• [What you have to do]: Among the entries that follow, locate the line with "豊国三代/豊国揮毫 奇術競 菊池香寿丸のサムネール" and the line with "組立設置付 日本製 マットレス付き". Output those lines and all lines in between, exactly, minus the pictures.

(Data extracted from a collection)
----
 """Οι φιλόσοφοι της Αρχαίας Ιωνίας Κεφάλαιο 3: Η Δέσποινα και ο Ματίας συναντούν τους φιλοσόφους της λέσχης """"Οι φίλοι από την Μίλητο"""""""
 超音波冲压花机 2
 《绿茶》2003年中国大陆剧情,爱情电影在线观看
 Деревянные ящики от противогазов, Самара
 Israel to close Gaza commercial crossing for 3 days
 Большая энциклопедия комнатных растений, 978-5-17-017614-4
----
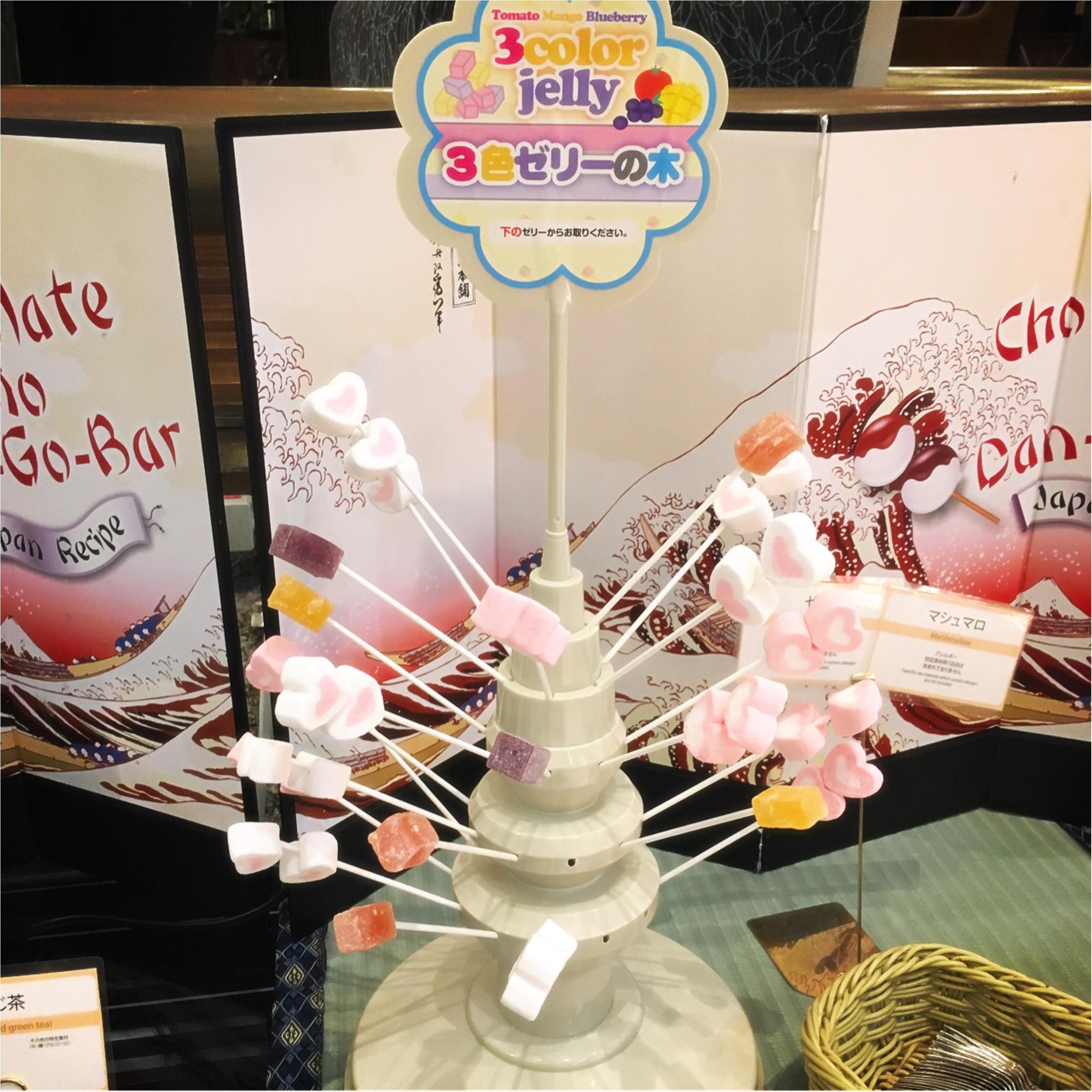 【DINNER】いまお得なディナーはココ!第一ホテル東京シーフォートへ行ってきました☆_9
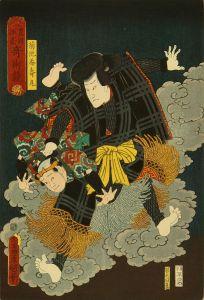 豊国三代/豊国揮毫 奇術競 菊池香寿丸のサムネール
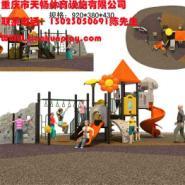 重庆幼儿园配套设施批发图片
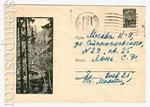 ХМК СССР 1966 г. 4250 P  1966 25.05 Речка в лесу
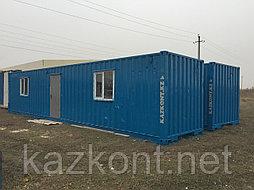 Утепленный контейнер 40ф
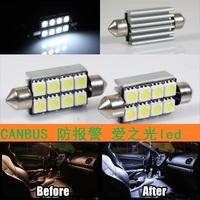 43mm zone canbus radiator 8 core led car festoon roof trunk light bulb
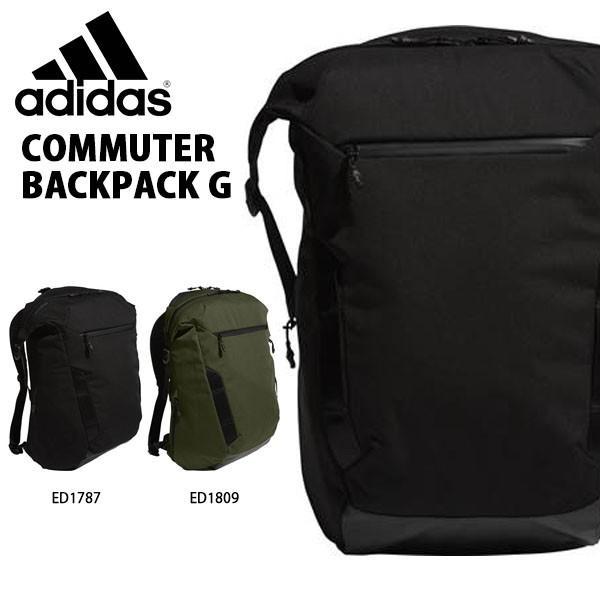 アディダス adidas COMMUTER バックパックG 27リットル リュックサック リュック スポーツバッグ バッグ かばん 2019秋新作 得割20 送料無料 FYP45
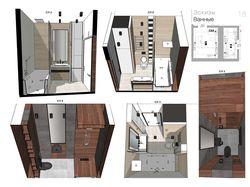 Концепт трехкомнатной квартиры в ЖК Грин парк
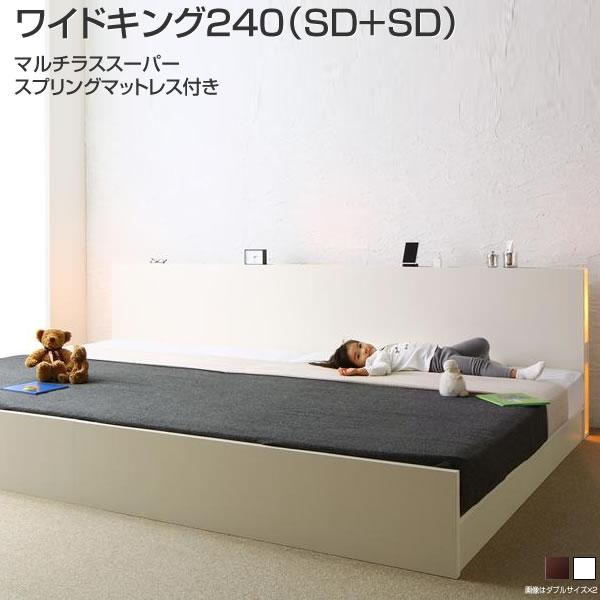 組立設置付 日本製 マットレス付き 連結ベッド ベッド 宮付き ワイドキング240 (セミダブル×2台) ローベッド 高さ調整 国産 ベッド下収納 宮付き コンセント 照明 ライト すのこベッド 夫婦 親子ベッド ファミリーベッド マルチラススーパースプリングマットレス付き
----
• [Answer to this problem]:
 豊国三代/豊国揮毫 奇術競 菊池香寿丸のサムネール
 重庆幼儿园配套设施批发图片
 ХМК СССР 1966 г. 4250 P  1966 25.05 Речка в лесу
 Утепленный контейнер 40ф
 43mm zone canbus radiator 8 core led car festoon roof trunk light bulb
 アディダス adidas COMMUTER バックパックG 27リットル リュックサック リュック スポーツバッグ バッグ かばん 2019秋新作 得割20 送料無料 FYP45
 Концепт трехкомнатной квартиры в ЖК Грин парк
 組立設置付 日本製 マットレス付き 連結ベッド ベッド 宮付き ワイドキング240 (セミダブル×2台) ローベッド 高さ調整 国産 ベッド下収納 宮付き コンセント 照明 ライト すのこベッド 夫婦 親子ベッド ファミリーベッド マルチラススーパースプリングマットレス付き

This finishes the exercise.